Document text>
## begin

Galeria Catinca Tabacaru: Ukrainian curator Lesia Kulchynska on the exhibition ‘State of Emergence’

10 May 2022

State of Emergence

With Galeria Catinca Tabacaru in Bucharest, Romania, Ukrainian curator Lesia Kulchynska organised an exhibition with 13 Ukrainian artists, eight of whom are currently living and working in Ukraine.

We spoke with Lesia about the exhibition ‘State of Emergence’.

What are some considerations and challenges in organising an exhibition during wartime, particularly since eight of the artists are currently in Ukraine?

For me, the biggest challenge was my feeling of helplessness at the beginning of the war. Especially during the first month, there was a very strong feeling that direct actions were needed, like volunteering, which I did.

## end

Spatial relation data>
## begin

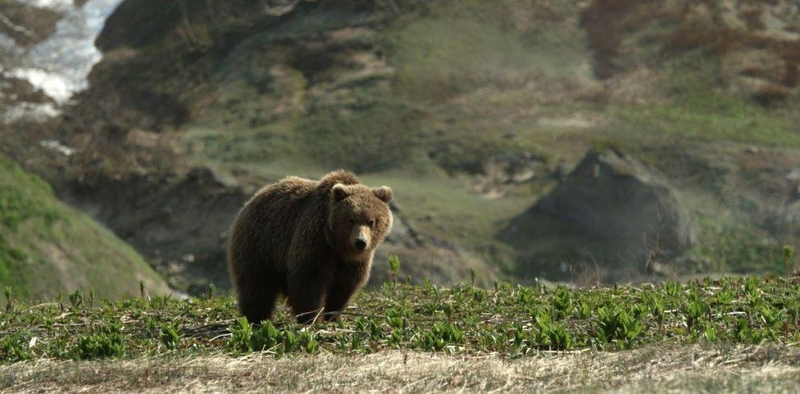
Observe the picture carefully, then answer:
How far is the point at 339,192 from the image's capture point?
10.3 meters

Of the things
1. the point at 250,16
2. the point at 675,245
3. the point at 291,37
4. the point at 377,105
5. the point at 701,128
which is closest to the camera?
the point at 675,245

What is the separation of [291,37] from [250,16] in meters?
4.68

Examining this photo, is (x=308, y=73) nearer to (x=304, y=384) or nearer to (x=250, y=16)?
(x=250, y=16)

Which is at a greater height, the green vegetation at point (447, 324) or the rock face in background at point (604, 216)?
the green vegetation at point (447, 324)

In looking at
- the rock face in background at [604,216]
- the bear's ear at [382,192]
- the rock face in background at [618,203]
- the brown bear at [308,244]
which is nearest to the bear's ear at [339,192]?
the brown bear at [308,244]

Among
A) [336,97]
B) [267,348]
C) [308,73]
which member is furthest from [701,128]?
[267,348]

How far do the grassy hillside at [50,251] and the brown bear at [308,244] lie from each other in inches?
369

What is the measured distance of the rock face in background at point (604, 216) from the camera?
2872cm

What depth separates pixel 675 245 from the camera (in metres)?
28.5

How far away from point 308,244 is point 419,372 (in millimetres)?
2945

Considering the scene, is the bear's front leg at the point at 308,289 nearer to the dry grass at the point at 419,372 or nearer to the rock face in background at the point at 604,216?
the dry grass at the point at 419,372

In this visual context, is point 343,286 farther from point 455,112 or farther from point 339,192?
point 455,112

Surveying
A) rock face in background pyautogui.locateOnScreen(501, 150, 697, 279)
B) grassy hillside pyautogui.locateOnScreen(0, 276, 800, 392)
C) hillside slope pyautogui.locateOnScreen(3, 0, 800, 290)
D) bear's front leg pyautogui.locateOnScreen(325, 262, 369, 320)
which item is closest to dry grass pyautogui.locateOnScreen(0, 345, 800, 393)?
grassy hillside pyautogui.locateOnScreen(0, 276, 800, 392)

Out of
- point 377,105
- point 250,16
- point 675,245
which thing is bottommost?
point 675,245
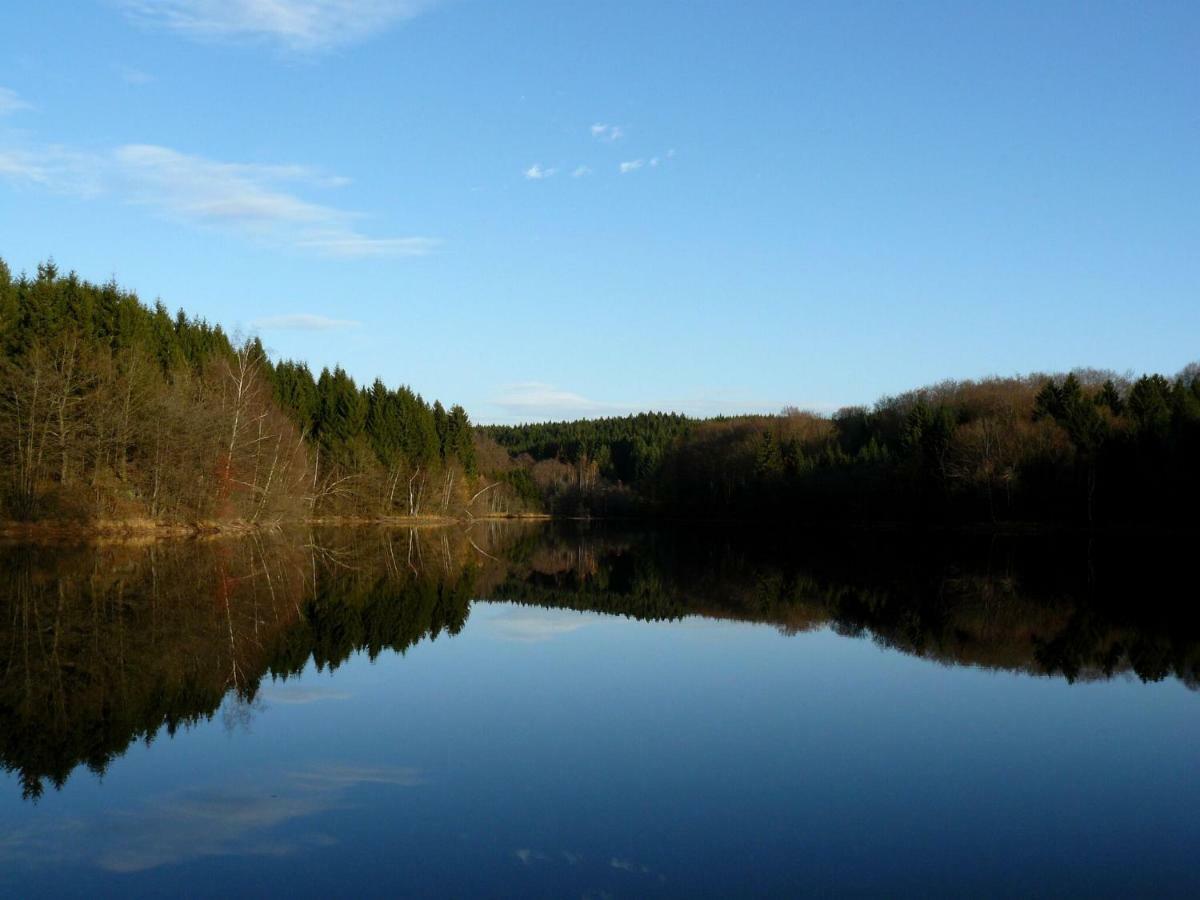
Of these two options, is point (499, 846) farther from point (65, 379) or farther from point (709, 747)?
point (65, 379)

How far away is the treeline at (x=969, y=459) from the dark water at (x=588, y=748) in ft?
129

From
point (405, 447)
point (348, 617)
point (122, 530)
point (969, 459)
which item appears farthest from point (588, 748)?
point (405, 447)

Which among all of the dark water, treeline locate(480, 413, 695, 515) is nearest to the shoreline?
the dark water

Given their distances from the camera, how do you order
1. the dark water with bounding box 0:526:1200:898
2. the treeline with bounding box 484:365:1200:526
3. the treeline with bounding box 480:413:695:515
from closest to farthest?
the dark water with bounding box 0:526:1200:898 → the treeline with bounding box 484:365:1200:526 → the treeline with bounding box 480:413:695:515

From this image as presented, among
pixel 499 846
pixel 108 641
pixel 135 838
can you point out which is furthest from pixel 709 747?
pixel 108 641

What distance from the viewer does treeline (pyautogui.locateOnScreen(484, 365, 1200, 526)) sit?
184ft

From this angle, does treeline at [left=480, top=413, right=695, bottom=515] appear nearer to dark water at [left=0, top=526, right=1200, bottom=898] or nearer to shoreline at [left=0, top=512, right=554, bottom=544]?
shoreline at [left=0, top=512, right=554, bottom=544]

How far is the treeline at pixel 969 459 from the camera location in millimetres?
56156

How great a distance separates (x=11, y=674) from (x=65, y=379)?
96.0ft

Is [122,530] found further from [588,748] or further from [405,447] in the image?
[405,447]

## end

Exercise instructions>
#1 Using the interview text, explain in one to three sentences why Lesia Kulchynska volunteered early in the war.
#2 Return everything in the interview text from "With Galeria Catinca" down to "working in Ukraine.".

Expected results>
#1 She says that, especially during the first month, there was a very strong feeling that direct actions such as volunteering were needed, and she did volunteer.

#2
With Galeria Catinca Tabacaru in Bucharest, Romania, Ukrainian curator Lesia Kulchynska organised an exhibition with 13 Ukrainian artists, eight of whom are currently living and working in Ukraine.